LR-301b · Module 3

Reviewer Calibration

3 min read

A scoring model is only as consistent as the people who use it. Two reviewers assessing the same provision should produce scores within half a point of each other. If they do not, the model is not miscalibrated — the reviewers are. Calibration exercises align reviewers on how to interpret the scoring dimensions and how to apply the scale consistently. Without calibration, the model produces numbers that look precise but are actually noisy.

Quarterly Calibration Sessions Present a set of five to ten reference provisions to all reviewers. Each reviewer scores independently. Compare scores. Discuss divergences. The discussion is the calibration — it surfaces different interpretations of the dimensions and aligns the team on a common application. [RECOMMEND]: Rotate the reference provisions each quarter to prevent memorization.
Inter-Reviewer Agreement Tracking Track the variance between reviewers over time.
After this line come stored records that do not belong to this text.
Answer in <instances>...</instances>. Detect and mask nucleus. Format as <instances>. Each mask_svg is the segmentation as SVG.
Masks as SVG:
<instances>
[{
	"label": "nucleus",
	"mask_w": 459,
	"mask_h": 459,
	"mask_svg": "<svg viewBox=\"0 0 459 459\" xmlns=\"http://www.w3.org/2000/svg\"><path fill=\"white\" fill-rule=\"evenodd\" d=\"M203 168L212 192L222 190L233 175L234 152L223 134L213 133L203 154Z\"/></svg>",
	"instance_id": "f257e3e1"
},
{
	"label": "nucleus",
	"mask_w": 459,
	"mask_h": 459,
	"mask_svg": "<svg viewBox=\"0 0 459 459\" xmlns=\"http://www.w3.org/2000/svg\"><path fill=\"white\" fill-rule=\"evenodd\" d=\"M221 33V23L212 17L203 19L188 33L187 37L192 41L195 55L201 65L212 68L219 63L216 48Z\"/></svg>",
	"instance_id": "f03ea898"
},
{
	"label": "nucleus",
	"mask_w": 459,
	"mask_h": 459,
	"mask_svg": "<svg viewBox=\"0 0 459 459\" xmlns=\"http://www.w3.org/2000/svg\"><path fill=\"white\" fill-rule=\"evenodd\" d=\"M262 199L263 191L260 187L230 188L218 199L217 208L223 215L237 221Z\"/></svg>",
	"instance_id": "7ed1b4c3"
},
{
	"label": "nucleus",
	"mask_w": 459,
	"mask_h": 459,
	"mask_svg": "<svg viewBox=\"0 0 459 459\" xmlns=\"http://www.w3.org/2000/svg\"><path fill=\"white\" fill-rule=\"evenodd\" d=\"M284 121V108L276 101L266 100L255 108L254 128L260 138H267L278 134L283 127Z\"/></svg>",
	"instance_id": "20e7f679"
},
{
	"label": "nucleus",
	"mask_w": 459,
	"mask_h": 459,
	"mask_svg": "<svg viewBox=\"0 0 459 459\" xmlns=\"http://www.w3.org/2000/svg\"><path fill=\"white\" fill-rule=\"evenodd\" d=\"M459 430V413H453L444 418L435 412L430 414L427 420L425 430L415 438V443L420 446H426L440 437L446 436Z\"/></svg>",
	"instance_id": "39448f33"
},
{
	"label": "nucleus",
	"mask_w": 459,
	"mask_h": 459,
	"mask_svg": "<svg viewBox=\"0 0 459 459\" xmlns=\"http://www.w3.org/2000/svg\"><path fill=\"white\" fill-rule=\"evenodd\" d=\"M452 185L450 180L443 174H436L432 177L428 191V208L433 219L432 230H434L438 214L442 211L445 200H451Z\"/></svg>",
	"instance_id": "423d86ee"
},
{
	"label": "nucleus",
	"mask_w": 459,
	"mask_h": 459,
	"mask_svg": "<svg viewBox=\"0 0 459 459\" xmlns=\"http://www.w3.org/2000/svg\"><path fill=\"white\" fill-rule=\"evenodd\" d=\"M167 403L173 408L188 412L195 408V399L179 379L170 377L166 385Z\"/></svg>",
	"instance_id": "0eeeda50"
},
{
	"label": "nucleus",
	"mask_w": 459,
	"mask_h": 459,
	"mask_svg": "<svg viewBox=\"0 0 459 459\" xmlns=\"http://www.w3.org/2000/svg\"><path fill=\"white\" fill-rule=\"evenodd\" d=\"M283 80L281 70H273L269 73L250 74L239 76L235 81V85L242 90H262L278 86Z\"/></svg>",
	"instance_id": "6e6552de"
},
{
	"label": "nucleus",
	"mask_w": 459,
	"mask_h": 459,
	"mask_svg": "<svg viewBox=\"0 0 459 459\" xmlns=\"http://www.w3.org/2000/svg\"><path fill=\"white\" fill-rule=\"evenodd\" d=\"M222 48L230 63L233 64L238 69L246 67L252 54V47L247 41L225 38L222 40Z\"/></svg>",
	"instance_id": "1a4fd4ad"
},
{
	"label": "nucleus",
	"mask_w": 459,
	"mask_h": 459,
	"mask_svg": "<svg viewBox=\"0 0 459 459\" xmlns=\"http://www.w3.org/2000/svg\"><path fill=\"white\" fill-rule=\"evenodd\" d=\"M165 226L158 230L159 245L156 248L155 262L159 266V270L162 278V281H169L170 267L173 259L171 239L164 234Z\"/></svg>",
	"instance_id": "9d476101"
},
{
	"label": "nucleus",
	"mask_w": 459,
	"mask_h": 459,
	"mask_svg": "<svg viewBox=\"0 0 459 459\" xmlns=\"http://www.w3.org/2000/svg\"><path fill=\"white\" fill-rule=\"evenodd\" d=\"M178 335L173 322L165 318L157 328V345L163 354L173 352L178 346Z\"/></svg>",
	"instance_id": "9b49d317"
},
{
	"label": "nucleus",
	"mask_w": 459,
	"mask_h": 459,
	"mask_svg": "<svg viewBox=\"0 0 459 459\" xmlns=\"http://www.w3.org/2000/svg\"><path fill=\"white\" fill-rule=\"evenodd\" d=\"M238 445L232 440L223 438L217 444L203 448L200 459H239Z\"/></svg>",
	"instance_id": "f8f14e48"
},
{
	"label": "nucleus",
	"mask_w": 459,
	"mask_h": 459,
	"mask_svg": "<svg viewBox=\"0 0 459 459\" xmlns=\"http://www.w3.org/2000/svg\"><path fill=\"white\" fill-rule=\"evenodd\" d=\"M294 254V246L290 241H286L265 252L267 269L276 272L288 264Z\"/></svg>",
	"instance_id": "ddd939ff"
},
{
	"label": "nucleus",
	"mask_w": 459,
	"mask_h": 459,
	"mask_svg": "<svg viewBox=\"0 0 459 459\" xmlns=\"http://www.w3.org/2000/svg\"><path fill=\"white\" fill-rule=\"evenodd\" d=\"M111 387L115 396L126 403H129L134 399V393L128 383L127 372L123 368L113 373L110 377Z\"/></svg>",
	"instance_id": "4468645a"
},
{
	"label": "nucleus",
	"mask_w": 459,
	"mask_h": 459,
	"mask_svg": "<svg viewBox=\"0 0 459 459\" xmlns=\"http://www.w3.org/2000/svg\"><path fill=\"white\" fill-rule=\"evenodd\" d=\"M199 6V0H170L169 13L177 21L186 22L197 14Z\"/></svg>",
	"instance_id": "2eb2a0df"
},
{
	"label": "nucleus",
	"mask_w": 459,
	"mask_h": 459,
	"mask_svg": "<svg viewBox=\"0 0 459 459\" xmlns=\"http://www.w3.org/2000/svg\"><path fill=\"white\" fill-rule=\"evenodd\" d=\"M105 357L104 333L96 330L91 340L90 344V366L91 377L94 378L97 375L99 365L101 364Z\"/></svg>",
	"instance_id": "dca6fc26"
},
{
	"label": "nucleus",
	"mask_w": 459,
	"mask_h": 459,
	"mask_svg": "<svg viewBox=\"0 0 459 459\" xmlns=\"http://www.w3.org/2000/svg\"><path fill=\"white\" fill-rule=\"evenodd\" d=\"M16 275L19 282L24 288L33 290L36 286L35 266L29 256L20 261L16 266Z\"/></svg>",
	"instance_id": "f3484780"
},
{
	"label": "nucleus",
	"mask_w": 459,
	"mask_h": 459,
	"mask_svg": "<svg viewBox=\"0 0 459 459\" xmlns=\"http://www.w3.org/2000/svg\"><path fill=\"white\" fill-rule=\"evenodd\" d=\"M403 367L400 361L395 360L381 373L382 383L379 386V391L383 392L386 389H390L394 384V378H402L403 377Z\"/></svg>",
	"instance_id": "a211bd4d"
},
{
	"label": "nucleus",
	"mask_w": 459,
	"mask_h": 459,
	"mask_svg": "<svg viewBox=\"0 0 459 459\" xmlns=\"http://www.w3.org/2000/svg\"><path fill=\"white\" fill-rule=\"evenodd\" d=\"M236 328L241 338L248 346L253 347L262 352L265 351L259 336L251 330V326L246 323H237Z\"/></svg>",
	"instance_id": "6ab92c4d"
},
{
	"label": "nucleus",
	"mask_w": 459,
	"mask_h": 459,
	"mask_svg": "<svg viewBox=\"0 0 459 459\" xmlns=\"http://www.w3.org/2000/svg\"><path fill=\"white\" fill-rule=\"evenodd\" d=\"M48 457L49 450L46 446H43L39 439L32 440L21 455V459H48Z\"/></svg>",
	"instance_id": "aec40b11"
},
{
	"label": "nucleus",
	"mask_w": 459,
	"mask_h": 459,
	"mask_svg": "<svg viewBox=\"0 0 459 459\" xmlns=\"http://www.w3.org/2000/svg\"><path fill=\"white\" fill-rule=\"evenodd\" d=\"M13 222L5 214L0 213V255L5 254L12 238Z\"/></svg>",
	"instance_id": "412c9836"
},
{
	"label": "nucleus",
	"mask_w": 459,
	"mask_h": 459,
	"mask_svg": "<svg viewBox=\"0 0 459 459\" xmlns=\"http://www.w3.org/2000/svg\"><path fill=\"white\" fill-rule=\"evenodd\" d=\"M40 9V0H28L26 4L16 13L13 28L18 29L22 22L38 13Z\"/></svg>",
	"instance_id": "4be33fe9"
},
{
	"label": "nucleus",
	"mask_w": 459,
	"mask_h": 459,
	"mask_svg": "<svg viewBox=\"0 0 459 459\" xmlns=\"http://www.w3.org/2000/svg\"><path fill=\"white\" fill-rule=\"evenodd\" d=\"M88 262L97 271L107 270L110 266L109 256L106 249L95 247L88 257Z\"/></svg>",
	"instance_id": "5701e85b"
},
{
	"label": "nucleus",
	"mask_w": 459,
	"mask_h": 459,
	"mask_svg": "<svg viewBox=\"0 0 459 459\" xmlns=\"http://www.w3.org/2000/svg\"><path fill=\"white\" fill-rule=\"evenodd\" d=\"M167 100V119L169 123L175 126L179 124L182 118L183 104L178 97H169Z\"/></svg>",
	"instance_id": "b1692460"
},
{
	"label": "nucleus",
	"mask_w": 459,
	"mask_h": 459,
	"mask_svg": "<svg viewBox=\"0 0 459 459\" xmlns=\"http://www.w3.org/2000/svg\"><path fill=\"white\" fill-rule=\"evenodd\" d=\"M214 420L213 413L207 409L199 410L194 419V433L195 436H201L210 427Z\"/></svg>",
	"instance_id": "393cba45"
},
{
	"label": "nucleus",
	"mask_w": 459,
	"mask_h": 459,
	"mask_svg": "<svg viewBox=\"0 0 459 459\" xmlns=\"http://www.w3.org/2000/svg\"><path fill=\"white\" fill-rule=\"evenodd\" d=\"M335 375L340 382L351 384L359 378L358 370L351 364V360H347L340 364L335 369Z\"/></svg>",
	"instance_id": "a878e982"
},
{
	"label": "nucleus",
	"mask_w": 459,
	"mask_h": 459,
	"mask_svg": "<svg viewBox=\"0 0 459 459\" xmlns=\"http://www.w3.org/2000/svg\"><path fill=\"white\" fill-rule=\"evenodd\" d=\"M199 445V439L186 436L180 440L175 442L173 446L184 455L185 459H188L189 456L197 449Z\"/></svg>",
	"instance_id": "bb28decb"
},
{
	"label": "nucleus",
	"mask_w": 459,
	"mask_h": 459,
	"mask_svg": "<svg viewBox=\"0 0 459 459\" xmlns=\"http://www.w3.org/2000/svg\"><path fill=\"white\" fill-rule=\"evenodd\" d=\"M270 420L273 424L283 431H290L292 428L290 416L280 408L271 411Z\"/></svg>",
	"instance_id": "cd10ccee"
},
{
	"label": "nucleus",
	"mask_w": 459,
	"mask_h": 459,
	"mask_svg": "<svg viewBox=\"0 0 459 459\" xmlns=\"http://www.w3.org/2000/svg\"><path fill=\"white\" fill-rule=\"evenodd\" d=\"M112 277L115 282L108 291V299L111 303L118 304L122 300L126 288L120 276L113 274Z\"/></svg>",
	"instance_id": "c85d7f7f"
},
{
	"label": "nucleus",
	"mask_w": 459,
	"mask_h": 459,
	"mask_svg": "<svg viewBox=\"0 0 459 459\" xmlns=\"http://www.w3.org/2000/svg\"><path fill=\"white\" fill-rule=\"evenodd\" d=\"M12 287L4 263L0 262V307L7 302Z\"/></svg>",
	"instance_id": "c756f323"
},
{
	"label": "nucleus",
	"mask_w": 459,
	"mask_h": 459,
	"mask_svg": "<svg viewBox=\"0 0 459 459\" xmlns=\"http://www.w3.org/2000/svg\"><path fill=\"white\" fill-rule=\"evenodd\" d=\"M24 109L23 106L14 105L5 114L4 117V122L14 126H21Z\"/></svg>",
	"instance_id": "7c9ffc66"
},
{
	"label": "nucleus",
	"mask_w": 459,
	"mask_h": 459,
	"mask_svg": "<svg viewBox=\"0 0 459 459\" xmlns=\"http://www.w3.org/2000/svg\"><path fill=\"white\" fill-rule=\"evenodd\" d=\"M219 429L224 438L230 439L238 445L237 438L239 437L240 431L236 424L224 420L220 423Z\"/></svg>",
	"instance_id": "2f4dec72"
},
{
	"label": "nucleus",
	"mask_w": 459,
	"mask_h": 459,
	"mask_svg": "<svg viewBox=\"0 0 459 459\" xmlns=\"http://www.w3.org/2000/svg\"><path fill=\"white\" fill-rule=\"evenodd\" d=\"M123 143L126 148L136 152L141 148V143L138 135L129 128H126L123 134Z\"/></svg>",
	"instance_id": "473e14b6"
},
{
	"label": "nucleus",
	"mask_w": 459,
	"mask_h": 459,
Decreasing variance indicates improving calibration. Increasing variance indicates drift that needs a calibration session. The metric is simple: average absolute difference between reviewers on the same provision. Target: below 0.5 points on a 5-point scale.
New Reviewer Onboarding New reviewers score a standardized set of twenty provisions and compare their scores against the calibrated baseline. Divergences are discussed individually. The new reviewer is calibrated before their scores enter the production scoring system. Uncalibrated reviewers produce uncalibrated scores. [CLEARED]: Calibration onboarding takes two hours and prevents months of inconsistent scoring.